Friday, October 20, 2017

Five embryos or one five-year-old?

There's a pro-abortion thought-experiment making the rounds. If a prolifer had to choose between rescuing a 5-year-old child from burning building or five embryos, which would he opt for? The purpose of this dilemma is to expose the "hypocrisy" of the prolifer. If he'd save the child, then he doesn't really believe what he says about life beginning at conception. 

I think these two philosophers say most of what needs to be said in response to that thought-experiment:


But I'd like to make a few additional points:

i) All things being equal, it's better to save more lives than fewer lives. However, that's not an absolute consideration. Christian ethics is incompatible with raw consequentialism. Take the classic hypothetical case: should you euthanize a healthy person to harvest his organs in order to save the lives of five patients? It wouldn't be hypocritical for a Christian to let the five patients die rather than euthanize a healthy patient to supply them with life-saving organ transplants. While comparative numbers can be a relevant consideration, the issue has greater moral complexity. Comparative numbers are not necessarily a sufficient consideration. 

ii) Dennis Prager often refers to surveys in which some pet owners say that given a choice, they'd save their pet dog rather than save a stranger. That, however, is hardly a good argument for valuing the lives of animals above human life. By the same token, even if (ex hypothesi), prolifers were hypocritical on this issue, that does nothing to disprove the prolife position. 

iii) Humans are wired to aid a child in distress. From a Christian standpoint, God endowed us with that instinct. If it came down to a child who's right in front of you or five frozen embryos, it's only natural for you to opt for the child. The status of the embryonic humans, while genuine, is more abstract, more intellectual.

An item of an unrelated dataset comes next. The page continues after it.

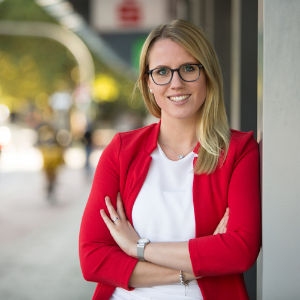 Sandra Dreyer Profilbild Sandra Dreyer Profilbild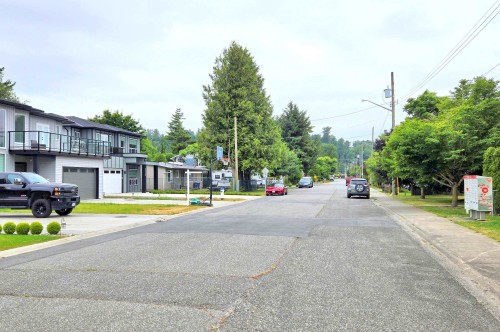 34740 3 Avenue, Abbotsford, BC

It's analogous to bombing the enemy at 30,000 feet rather than hand-to-hand combat. Or how we take the death of someone we know more personally than the death of someone we read about in the newspaper. That's not a question of who's more human. It's just that we're designed to respond to something more immediate.

iv) By the same token, it's duplicitous to put people in real or hypothetical situations where they have to make a snap decision, then blame them for making a snap decision. They didn't have the leisure time to engage in philosophical analysis. Moreover, they were not in a situation where they could exercise serene critical detachment.